• _PROBLEMS AND TASKS_
- 1) Reproduce the part of the fixed-point proof post that opens with the words containing "Let $g(a) = r_1$" and closes with "at $a$ and/or $b$.".
- 2) Carry on writing the post about proving a fixed point with the Intermediate Value Theorem, starting after its final sentence.

• _EXCERPTED TEXT_
------------------------------------------------

Prove that $f$ Contains A Fixed Point Using The Intermediate Value Theorem

Question

Use the Intermediate Value Theorem to prove that any continuous function with domain $[0, 1]$ and range a subset of $[0, 1]$ must have a fixed point.

My approach:

I will call this continuous function in question $f$, and define $g(x) = x$.

What I will(attempt to) show is that $f$ will intersect the function $g$ at some point.

Let the range of $f$ be $[r_1, r_2]$ (which is a subset of $[0, 1]$)

Let $g(a) = r_1$ and $g(b) = r_2$ ($a$ and $b$ naturally are in the domain of $f$)

$r_1 \leq f(x) \leq r_2 \Leftrightarrow g(a) \leq f(x) \leq g(b)$ so $f$ must intersect $g$ at some point

So there exists a fixed point of $f$ between $a$ and $b$ or possibly at $a$ and/or $b$.

Please let me know what I'm doing right/wrong.

------------------------------------------------

• _DATASET EXCERPTS_
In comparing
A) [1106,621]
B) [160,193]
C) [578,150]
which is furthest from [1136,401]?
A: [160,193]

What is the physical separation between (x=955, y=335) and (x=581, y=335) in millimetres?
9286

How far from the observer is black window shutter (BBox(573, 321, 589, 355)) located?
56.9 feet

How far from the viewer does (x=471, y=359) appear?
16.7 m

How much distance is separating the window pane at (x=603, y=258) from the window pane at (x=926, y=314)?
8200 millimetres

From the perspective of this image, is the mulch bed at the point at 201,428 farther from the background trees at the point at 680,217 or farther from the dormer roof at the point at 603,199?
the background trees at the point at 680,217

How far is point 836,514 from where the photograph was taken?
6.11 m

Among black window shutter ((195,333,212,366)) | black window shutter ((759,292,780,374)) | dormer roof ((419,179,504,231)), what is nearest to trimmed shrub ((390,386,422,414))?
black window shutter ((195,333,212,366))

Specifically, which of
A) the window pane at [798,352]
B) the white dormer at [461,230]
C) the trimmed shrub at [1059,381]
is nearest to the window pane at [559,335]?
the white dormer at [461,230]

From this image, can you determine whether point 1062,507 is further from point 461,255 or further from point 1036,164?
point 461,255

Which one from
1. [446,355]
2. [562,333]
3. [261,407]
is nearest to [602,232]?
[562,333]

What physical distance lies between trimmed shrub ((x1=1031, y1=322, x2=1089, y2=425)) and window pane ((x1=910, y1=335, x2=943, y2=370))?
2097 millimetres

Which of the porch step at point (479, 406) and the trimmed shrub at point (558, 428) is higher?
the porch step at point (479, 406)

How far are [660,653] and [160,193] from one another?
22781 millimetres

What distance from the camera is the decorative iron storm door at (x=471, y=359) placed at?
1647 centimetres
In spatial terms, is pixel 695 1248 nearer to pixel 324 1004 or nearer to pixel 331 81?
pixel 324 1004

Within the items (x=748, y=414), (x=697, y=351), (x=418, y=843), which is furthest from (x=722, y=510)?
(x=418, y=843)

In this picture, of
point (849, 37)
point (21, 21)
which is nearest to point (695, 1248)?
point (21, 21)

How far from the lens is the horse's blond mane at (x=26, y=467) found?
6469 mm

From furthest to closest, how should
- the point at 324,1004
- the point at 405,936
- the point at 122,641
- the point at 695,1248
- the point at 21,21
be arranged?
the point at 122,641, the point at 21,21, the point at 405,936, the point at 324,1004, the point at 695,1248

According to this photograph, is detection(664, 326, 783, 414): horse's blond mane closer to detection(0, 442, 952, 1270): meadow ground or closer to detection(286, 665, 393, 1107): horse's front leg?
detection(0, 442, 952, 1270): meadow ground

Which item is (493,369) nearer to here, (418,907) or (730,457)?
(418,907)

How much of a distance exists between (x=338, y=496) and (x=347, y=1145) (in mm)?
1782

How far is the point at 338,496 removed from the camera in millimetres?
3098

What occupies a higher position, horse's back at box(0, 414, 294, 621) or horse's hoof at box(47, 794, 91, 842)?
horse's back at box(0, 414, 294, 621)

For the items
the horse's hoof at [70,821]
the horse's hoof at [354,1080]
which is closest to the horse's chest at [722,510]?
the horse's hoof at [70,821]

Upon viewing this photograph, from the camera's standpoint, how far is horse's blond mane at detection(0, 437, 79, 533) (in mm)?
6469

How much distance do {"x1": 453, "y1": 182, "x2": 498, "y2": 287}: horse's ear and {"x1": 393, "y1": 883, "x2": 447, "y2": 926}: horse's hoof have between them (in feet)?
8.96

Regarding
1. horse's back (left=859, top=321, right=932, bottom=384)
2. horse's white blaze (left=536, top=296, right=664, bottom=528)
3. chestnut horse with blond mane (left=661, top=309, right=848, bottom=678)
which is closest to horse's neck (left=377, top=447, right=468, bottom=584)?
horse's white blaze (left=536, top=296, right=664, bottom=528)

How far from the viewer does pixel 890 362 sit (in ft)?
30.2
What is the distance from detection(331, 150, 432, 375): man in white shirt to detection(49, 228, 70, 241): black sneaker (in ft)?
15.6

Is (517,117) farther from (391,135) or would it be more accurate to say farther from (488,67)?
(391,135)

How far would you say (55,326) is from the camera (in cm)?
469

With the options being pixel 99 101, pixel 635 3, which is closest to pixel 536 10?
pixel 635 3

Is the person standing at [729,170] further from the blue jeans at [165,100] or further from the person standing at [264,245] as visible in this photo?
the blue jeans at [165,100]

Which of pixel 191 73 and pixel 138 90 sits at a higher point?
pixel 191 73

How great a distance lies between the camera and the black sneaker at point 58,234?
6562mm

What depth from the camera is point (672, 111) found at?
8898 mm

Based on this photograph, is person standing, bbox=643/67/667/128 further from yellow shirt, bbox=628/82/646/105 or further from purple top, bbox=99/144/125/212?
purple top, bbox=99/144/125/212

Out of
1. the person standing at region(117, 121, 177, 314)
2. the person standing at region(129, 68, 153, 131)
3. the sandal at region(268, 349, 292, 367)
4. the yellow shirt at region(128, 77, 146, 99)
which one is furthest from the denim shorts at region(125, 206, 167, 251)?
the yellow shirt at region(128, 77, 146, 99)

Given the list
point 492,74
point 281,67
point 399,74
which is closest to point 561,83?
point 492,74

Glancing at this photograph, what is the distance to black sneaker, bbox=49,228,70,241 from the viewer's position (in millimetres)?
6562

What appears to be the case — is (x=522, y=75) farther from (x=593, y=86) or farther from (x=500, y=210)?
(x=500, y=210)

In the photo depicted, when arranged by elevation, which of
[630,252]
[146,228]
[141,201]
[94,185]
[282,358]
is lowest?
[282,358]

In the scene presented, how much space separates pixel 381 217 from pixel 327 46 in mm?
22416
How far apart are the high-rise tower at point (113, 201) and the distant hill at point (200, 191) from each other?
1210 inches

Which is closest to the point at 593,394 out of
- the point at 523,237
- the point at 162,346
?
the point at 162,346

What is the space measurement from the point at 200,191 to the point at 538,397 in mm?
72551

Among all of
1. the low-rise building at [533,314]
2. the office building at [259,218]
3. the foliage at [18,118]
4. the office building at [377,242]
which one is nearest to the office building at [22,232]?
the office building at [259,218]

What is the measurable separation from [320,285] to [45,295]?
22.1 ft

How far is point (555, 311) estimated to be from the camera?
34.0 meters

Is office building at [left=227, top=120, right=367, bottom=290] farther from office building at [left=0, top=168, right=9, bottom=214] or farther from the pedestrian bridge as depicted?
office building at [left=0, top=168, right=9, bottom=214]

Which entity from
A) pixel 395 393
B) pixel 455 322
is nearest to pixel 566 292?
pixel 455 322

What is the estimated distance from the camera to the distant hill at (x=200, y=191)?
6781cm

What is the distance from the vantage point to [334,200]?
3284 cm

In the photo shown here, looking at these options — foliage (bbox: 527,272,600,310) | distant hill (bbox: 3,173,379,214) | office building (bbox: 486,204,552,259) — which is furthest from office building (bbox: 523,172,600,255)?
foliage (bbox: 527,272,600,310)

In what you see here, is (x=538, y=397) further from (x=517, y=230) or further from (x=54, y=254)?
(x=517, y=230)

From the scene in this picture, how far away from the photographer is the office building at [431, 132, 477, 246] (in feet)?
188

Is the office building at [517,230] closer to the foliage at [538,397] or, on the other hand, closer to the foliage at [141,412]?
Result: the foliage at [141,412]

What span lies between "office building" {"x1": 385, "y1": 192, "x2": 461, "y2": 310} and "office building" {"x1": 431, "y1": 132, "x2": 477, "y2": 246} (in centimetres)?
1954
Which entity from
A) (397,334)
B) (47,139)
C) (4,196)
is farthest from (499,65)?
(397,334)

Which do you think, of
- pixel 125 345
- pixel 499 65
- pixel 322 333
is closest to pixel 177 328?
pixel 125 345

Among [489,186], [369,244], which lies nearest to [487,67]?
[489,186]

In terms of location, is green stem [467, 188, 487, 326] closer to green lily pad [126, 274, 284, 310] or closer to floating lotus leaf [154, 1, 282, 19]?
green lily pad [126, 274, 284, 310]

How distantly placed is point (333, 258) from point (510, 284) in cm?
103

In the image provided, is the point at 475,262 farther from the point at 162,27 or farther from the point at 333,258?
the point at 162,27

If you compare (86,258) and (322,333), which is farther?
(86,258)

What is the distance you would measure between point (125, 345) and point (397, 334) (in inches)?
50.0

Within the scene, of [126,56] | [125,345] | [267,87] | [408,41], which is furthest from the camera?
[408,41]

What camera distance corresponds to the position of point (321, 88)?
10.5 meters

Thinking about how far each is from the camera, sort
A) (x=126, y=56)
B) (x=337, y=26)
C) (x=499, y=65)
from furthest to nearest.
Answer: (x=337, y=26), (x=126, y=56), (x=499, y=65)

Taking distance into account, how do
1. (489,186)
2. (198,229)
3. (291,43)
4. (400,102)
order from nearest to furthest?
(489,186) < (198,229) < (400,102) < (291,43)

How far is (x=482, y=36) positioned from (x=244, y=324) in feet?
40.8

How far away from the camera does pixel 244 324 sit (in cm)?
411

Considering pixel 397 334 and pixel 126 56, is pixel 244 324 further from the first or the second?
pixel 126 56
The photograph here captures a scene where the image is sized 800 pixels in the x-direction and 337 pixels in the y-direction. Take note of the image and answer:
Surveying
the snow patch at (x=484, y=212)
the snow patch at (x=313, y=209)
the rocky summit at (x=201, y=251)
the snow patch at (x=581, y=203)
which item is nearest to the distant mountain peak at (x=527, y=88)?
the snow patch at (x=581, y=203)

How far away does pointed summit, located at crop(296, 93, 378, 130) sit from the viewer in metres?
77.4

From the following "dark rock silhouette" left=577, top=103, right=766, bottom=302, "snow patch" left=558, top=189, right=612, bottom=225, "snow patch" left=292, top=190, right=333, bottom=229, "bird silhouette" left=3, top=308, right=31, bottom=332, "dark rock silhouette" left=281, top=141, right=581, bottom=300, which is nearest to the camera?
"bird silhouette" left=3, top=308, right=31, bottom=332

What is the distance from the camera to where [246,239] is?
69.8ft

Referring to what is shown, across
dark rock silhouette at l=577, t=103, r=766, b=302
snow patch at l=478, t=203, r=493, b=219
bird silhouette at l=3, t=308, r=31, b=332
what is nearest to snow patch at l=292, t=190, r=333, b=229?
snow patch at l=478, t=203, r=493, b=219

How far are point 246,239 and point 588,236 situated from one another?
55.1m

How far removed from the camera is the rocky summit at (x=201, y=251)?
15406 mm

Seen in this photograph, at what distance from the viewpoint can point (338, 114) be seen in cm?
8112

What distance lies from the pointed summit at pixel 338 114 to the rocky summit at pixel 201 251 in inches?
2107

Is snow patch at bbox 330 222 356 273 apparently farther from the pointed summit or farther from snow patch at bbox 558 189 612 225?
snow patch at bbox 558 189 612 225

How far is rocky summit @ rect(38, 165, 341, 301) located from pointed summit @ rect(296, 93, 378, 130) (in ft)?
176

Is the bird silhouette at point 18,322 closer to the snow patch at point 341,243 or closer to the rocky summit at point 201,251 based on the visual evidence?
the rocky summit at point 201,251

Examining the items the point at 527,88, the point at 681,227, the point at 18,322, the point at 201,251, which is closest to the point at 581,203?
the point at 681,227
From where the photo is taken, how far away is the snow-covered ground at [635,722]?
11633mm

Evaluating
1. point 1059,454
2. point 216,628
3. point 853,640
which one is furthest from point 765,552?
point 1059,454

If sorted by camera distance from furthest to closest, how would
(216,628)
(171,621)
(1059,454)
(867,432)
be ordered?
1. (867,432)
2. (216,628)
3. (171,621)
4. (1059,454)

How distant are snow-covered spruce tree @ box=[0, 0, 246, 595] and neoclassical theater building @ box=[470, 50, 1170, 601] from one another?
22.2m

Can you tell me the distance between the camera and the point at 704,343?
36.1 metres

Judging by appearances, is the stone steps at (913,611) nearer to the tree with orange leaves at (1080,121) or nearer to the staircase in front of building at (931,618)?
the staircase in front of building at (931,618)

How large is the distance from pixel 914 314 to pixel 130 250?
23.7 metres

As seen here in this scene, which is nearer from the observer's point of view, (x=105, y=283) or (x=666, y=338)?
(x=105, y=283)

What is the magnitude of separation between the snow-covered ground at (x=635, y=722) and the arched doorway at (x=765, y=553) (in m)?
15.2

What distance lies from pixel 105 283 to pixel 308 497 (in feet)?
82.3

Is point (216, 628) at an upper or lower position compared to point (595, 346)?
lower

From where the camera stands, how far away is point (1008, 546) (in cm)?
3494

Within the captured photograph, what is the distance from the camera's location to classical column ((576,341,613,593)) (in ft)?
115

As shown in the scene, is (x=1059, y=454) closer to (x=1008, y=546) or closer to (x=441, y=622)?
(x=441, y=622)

------------------------------------------------

• _TASK-BY-TASK RESULTS_
- 1)
Let $g(a) = r_1$ and $g(b) = r_2$ ($a$ and $b$ naturally are in the domain of $f$)

$r_1 \leq f(x) \leq r_2 \Leftrightarrow g(a) \leq f(x) \leq g(b)$ so $f$ must intersect $g$ at some point

So there exists a fixed point of $f$ between $a$ and $b$ or possibly at $a$ and/or $b$.

- 2)
I'm quite sure this has been discussed before. Anyway, here's the hint: consider $g(x)=f(x)-x$; then $g(0)=f(0)-0$ and $g(1)=f(1)-1$. What can you say about $f(0)-0$ and $f(1)-1$? — egreg, Jul 29 '14 at 11:41
What I gather from that is $f(0) - 0$ is somewhere in the range of $[0, 1]$ and $f(1) - 1$ is somewhere in the range of $[0, -1]$. So that implies that somewhere between $0$ and $1$ $f(x)=x$? — Kermit the Hermit, Jul 29 '14 at 12:10
$f(0)-0\ge0$, while $f(1)-1\le0$. If one of them is zero, you're done, otherwise… — egreg, Jul 29 '14 at 12:34
Yes yes, that's exactly what I understood from your comment. Thanks a lot, egreg, I appreciate your assistance. — Kermit the Hermit, Jul 29 '14 at 12:40
Possible duplicate of Show that a continuous function has a fixed point — Jigao, Dec 16 '18 at 13:19

score 4 · Accepted Answer · answered Jul 29 '14 at 12:55

4

Hint: consider the continuous function $g(x)=f(x)-x$; then \begin{align} g(0)&=f(0)-0\ge0\\ g(1)&=f(1)-1\le0 \end{align} Your task is to argue that there exists $x_0\in[0,1]$ such that $f(x)=x$, or $g(x)=0$.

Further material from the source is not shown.